[Raw records]
——
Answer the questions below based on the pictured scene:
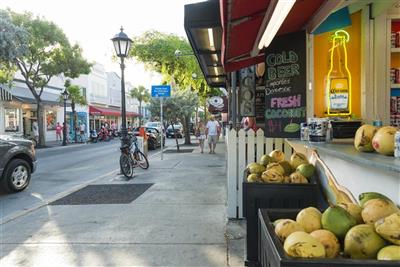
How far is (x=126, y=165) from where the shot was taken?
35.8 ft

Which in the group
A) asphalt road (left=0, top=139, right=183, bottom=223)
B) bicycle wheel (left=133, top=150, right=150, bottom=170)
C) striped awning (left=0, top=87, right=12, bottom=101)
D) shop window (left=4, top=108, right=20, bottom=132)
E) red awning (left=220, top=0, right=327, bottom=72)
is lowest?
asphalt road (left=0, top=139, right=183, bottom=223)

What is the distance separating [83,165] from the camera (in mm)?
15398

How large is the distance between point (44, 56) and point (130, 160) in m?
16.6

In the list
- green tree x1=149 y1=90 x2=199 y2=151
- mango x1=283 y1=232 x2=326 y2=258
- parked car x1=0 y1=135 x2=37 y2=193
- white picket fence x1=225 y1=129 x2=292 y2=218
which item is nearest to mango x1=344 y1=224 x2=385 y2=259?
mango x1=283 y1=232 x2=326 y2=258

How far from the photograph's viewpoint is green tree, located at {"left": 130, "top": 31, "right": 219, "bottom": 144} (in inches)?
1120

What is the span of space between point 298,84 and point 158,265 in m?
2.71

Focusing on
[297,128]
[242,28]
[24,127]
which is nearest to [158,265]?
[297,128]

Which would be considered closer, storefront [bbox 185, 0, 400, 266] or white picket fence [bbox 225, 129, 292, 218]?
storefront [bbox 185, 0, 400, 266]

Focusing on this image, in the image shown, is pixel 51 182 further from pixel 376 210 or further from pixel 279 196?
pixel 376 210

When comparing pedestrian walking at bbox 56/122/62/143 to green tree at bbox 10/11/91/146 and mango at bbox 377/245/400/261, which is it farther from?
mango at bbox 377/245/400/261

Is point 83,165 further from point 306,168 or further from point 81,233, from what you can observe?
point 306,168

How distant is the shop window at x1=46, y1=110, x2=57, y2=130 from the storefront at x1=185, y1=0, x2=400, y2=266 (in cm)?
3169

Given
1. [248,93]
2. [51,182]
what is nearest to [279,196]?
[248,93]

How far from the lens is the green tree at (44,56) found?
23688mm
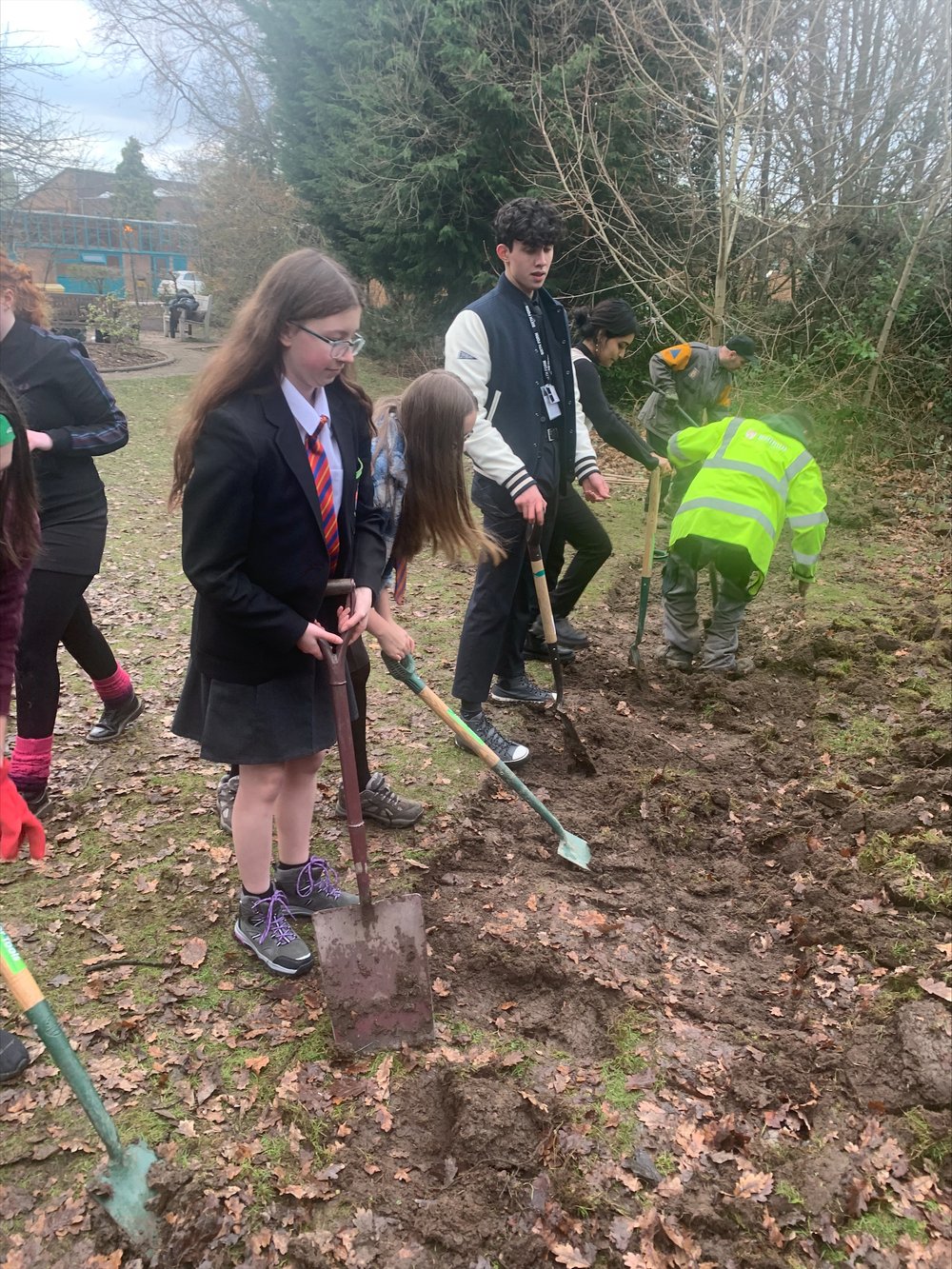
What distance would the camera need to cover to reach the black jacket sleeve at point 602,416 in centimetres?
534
——
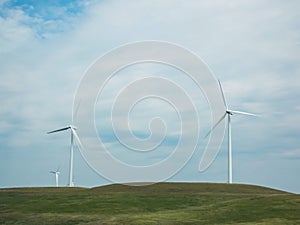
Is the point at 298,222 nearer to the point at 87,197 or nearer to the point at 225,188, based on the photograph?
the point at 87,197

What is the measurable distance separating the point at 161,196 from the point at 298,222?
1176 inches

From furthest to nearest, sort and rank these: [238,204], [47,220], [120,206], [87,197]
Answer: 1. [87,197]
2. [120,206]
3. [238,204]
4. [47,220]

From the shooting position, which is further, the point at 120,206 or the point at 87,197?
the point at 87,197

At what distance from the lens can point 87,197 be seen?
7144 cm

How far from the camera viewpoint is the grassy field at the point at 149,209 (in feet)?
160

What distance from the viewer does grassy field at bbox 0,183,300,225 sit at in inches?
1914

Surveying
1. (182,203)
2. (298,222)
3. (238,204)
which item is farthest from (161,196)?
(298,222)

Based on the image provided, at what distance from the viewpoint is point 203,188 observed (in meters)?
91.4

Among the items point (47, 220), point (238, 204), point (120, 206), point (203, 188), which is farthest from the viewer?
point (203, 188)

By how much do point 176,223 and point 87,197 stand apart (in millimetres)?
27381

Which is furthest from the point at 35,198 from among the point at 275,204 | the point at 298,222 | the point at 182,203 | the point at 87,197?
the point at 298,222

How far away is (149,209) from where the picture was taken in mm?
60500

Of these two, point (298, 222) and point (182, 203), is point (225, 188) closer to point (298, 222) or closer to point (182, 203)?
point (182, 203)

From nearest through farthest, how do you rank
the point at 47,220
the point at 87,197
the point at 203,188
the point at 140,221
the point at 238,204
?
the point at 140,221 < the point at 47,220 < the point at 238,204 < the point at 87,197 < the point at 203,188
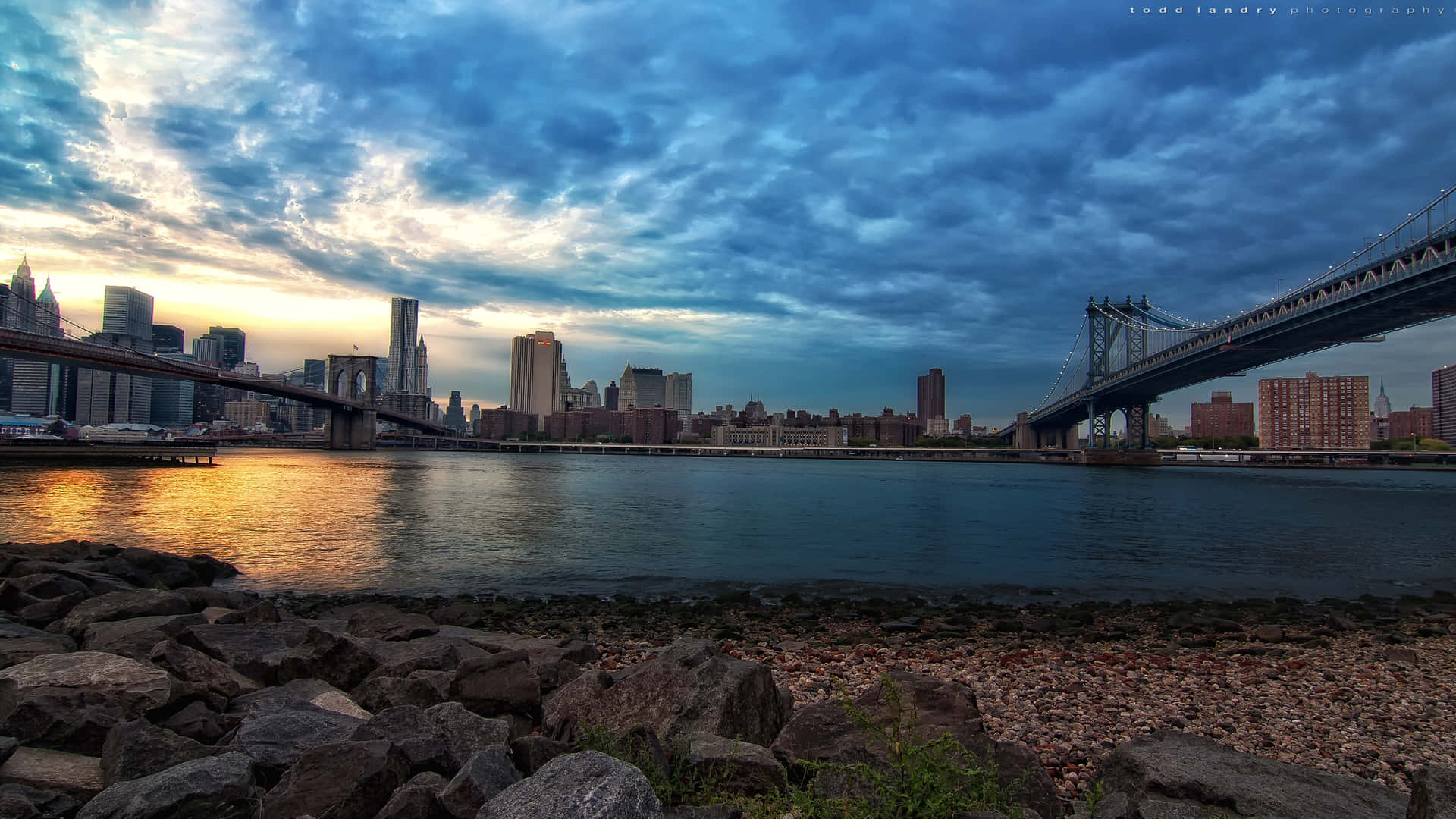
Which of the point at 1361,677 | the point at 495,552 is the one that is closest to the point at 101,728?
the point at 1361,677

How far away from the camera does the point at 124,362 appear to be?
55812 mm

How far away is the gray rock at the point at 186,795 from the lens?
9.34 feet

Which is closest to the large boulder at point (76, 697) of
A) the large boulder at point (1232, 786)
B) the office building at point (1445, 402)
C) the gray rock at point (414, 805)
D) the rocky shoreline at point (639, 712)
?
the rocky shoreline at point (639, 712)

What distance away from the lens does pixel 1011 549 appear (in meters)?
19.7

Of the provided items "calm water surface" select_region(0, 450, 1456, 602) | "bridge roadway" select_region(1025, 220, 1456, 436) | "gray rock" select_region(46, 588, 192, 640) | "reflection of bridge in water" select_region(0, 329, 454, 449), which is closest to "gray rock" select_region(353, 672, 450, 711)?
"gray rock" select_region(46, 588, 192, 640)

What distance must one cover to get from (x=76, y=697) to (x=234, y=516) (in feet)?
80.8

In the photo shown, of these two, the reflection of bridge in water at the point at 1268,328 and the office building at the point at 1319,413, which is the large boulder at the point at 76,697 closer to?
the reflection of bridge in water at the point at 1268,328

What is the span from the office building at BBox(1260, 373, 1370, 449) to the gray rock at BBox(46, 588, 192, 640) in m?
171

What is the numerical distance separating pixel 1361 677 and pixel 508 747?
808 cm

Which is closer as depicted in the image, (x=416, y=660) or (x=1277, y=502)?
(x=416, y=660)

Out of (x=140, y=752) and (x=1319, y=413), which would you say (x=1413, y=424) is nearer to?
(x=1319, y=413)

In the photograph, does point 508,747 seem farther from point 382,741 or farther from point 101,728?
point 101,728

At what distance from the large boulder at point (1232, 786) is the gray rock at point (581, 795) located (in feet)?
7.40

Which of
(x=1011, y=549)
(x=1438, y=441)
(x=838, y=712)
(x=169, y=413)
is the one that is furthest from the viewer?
——
What you need to do →
Repeat the lines of the records above word for word, starting with the line containing "In the photograph, does" and ending with the line containing "is the one that is furthest from the viewer?", both of those lines included.

Worked answer →
In the photograph, does point 508,747 seem farther from point 382,741 or farther from point 101,728?
point 101,728

At what distance from the large boulder at point (1232, 786) is the gray rock at point (581, 795) located (in feet)?
7.40

Which of
(x=1011, y=549)
(x=1438, y=441)
(x=838, y=712)
(x=169, y=413)
is the one that is furthest from the viewer?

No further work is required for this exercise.